• EXERCISE MATERIAL:
+--
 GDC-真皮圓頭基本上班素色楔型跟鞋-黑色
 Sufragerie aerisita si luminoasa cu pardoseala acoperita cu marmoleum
+--
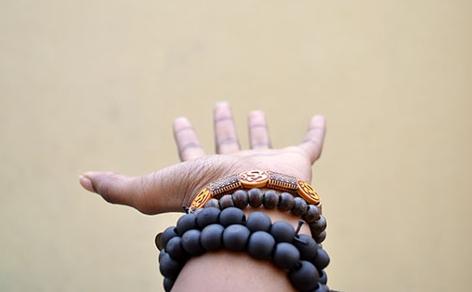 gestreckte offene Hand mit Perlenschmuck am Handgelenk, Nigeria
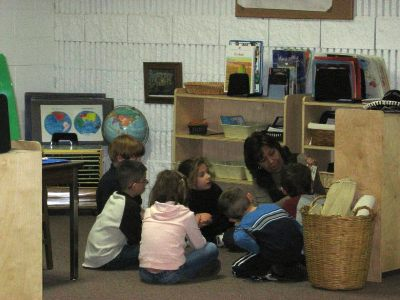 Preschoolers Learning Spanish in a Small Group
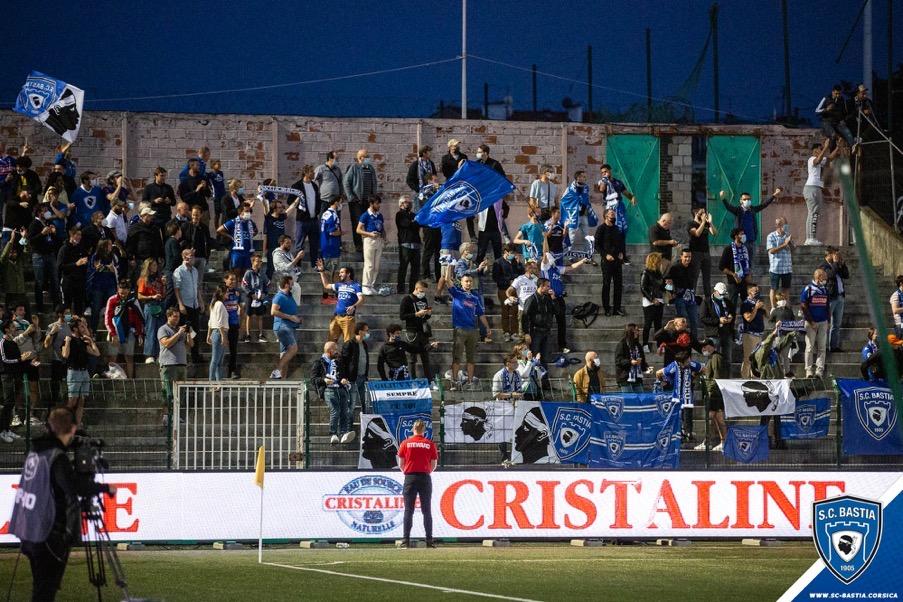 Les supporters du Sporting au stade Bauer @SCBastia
+--
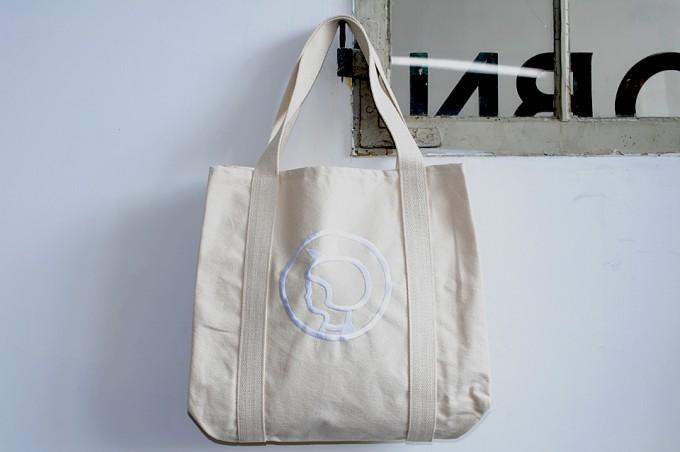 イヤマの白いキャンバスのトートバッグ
+--
• WORK TO COMPLETE: Beginning with the line that has "GDC-真皮圓頭基本上班素色楔型跟鞋-黑色" and ending with the line that has "Sufragerie aerisita si", set down the lines above exactly and include no others.

• ANSWER TO THIS TASK:
 GDC-真皮圓頭基本上班素色楔型跟鞋-黑色
 Sufragerie aerisita si luminoasa cu pardoseala acoperita cu marmoleum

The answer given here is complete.